Quoted text:
+---+

The irony here is that the fastest-growing brands are still pushing hard for high AOV on the first order, even if it makes retention harder. With a lot of growth, they’re focusing on fixes for retention.
And, the fix is simple:
Make frequency changes stupidly easy (1-click SMS or portal updates)
Use billing reminders to check in on usage, not just announce charges
Align your onboarding with the reason they bought in the first place
Retention starts when the product shows up — not when the first cancel attempt does.
3. It's easier to improve acquisition than retention — until it's not
Brands doing $10M/month aren’t there because of better flows or better cancel saves. They got there by being excellent at testing creatives, offers, and order structures — and running those learnings on repeat.
But here’s what comes next: plateau.
Acquisition gets expensive. New channels get messy. That’s when retention actually starts to matter.

+---+

Material:
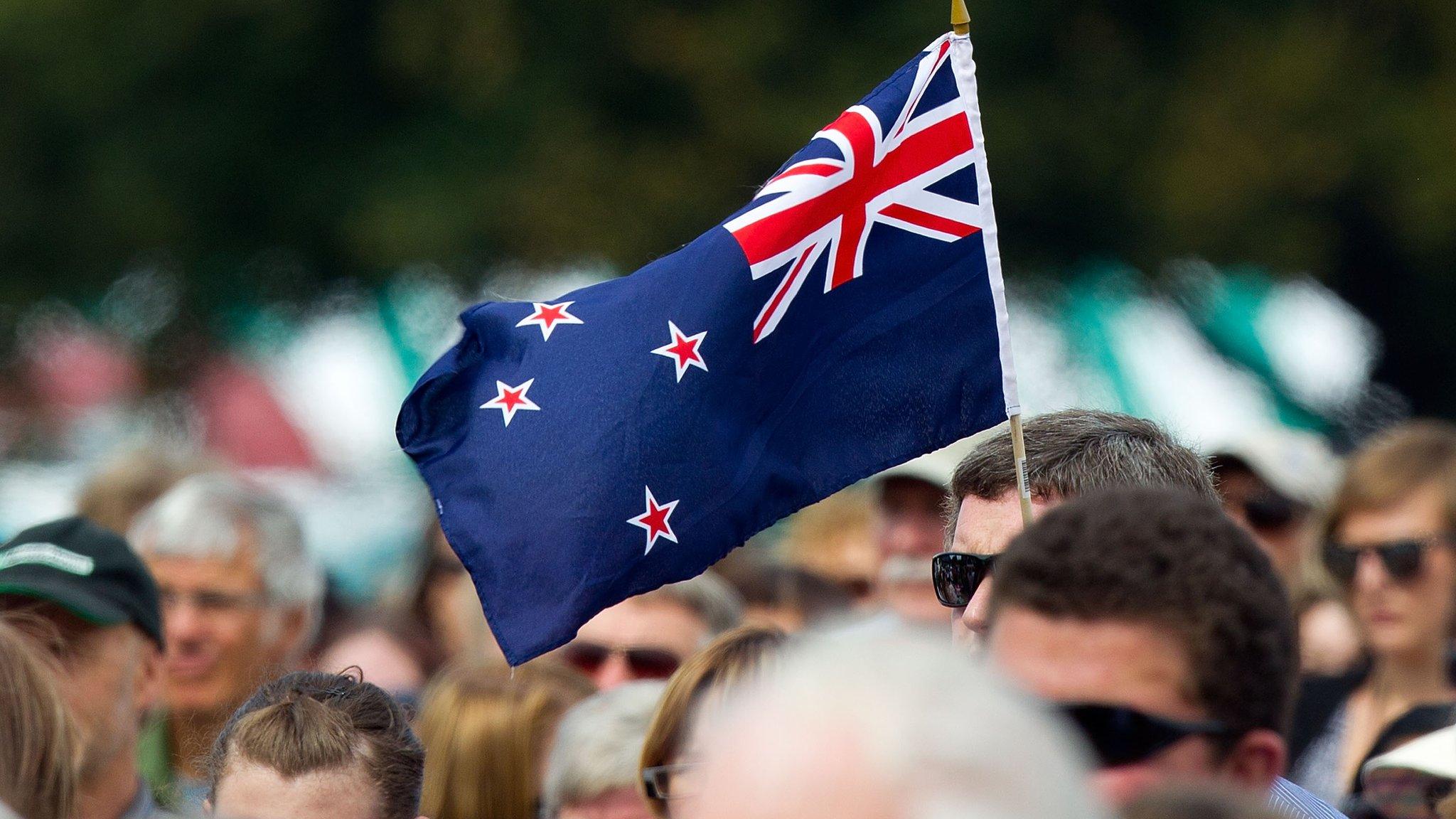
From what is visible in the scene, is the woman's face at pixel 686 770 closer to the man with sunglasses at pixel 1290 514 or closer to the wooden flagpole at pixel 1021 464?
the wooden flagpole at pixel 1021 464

+---+

Written request 1: According to the text about subscription retention, when does retention start?
Written request 2: Quote the part of the retention text that opens with the words containing "Use billing reminders" and closes with "starts to matter.".
The listing comes from a different source than the text about subscription retention.

Exercise solution 1: Retention starts when the product shows up, not when the first cancel attempt does.

Exercise solution 2:
Use billing reminders to check in on usage, not just announce charges
Align your onboarding with the reason they bought in the first place
Retention starts when the product shows up — not when the first cancel attempt does.
3. It's easier to improve acquisition than retention — until it's not
Brands doing $10M/month aren’t there because of better flows or better cancel saves. They got there by being excellent at testing creatives, offers, and order structures — and running those learnings on repeat.
But here’s what comes next: plateau.
Acquisition gets expensive. New channels get messy. That’s when retention actually starts to matter.